American novelist and playwright (1891–1973)

Bernice Kelly Harris (October 8, 1891 – September 13, 1973) was an American novelist and playwright from North Carolina. She participated in the Federal Writers' Project of the Works Progress Administration, during which she collected biographies of people in the Southern United States.

Harris published seven novels between 1939 and 1951, including Purslane (1939), Sweet Beulah Land (1943), and Janey Jeems (1946). Her work often featured characters living in the American South, especially in eastern North Carolina.

== Early life and education ==
Harris was born in Wake County, North Carolina on October 8, 1891, to farmers William Haywood and Rosa Poole Kelly. She was one of six or seven children. Her family attended Mt. Moriah Baptist Church, and she was educated at the Mt. Moriah Academy. Harris also attended Cary High School for one year and graduated from Meredith College in 1913.

== Career ==
Harris briefly worked as a school principal in Beulaville, North Carolina before becoming a teacher at the South Fork Institute in Catwaba County. She then worked as an English teacher at Seaboard High School in Northampton County from 1917 to 1927.

In 1919 and 1920, Harris studied playwrighting at the University of North Carolina under Frederick H. Koch.

After 1930, Harris began writing human interest stories in newspapers in Norfolk and Raleigh. Four of these stories were included in These Are Our Lives (1939), a collection of biographical sketches of people living in the Southern United States during the Great Depression, published by the Federal Writers' Project of the Works Progress Administration.

In 1939, Harris published her first novel, Purslane, at the encouragement of journalist Jonathan Worth Daniels. It was the first novel ever published by the University of North Carolina Press. Purslane received critical acclaim and earned the Mayflower Cup of the North Carolina Literary and Historical Association.
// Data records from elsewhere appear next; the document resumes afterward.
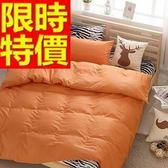 雙人床包組含枕頭套+棉被套+床罩-純棉純色簡約風四件套寢具組 14色65i27[時尚巴黎]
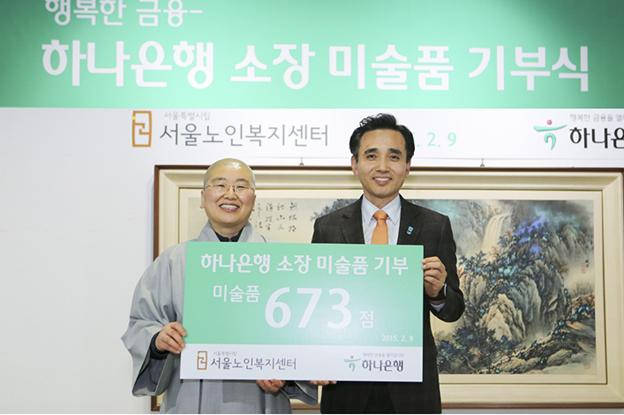 문화 소외계층 위해 소장 미술품 기부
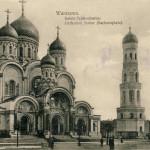 orthodox sobor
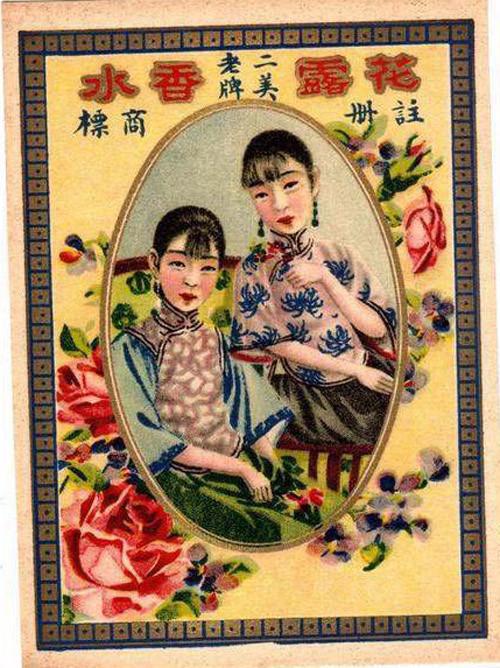 china-republic-ads-035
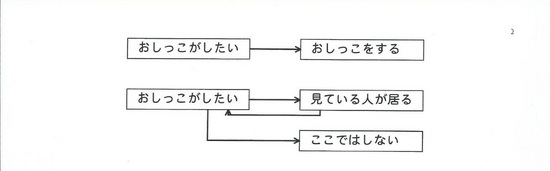 Scan0055-2.jpg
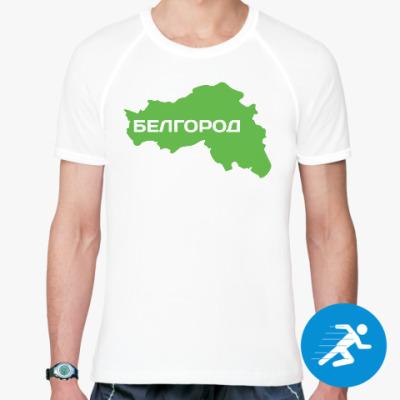 Спортивная футболка Белгород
Portulaca, the sequel to Purslane, was published in 1941. She continued to publish books regularly through the early 1950s.
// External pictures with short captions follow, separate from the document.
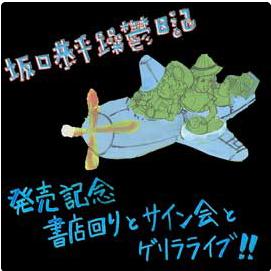 『坂口恭平躁鬱日記』発売記念 書店回りとサイン会とゲリラライブ! イメージ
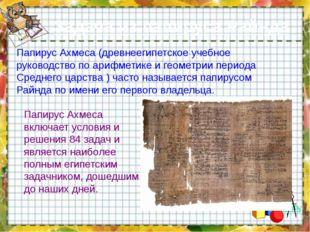 Задача из папируса Райнда Папирус Ахмеса (древнеегипетское учебное руководств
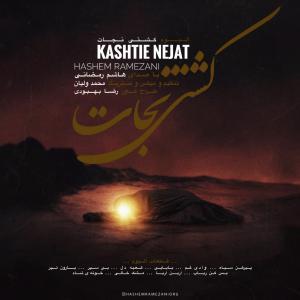 دانلود آلبوم هاشم رمضانی کشتی نجات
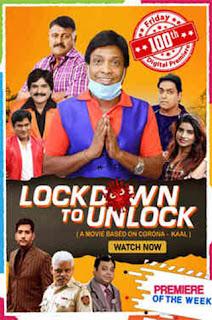 Lockdown to Unlock 2021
Folk Plays of Eastern Carolina, a collection of one-act plays by Harris, was published in 1940. Sweet Beulah Land (1943) was reviewed positively by Eudora Welty for The New York Times Book Review.

Her 1946 novel Janey Jeems, which features an African American protagonist, was reportedly inspired by two black women whom she employed as domestic workers. Her 1948 novel Hearthstones tells the story of a Confederate Army deserter, his family, and their descendants in the Roanoke region of Virginia.
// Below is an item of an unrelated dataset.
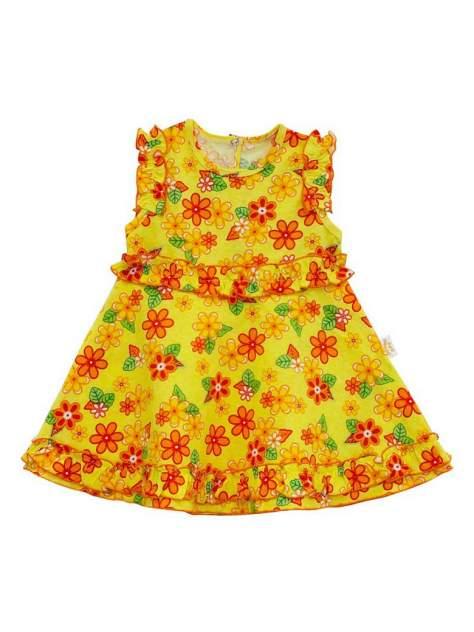 Платье Желтый кот желтый, р. 86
In 1961, Harris served as president of the North Carolina Literary and Historical Association. Beginning in 1963, she taught creative writing at Chowan College.

=== Bibliography ===
- Purslane (1939)
- Folks Plays of Eastern Carolina (1940)
- Portulaca (1941)
- Sweet Beulah Land (1943)
- Sage Quarter (1945)
- Janey Jeems (1946)
- Hearthstones (1948)
- Wild Cherry Tree Road (1951)
- Southern Home Remedies (1968)
- Strange Things Happen (1971)

=== Awards and honors ===
In 1959, Harris received an honorary Doctor of Literature degree from Wake Forest University, and the following year, the University of North Carolina at Greensboro also presented her with an honorary doctorate. Harris was given a North Carolina Award during 1966.

Harris posthumously received a Brown-Hudson Folklore Award from the North Carolina Folklore Society for Southern Home Remedies (1968) and Strange Things Happen (1971). She joined the North Carolina Literary Hall of Fame in 1996.

== Private life ==
Harris married Herbert Kavanaugh Harris, a Seabord, North Carolina farmer, in May 1926. Herbert Harris died on July 13, 1950, at the age of 66. During their marriage, Herbert reportedly controlled all of the profits Bernice earned through the sale of her books, leaving little to his wife after his death. However, reviews of Harris' books published after Herbert's death describe the marriage as "happy."

Harris was a member of the Democratic Party.

== Death and legacy ==
Harris died in Durham, North Carolina on September 13, 1973, at the age of 81.

On June 26, 1976, the Roanoke-Chowan Group established the Bernice Kelly Harris Memorial Scholarship in English and creative writing at Chowan College.

The public exhibited a renewed interest in Harris' work in the early 2000s, with Valerie Raleigh Yow publishing a biography of Harris, titled Bernice Kelly Harris: A Good Life Writing, with Louisiana State University Press in 2000.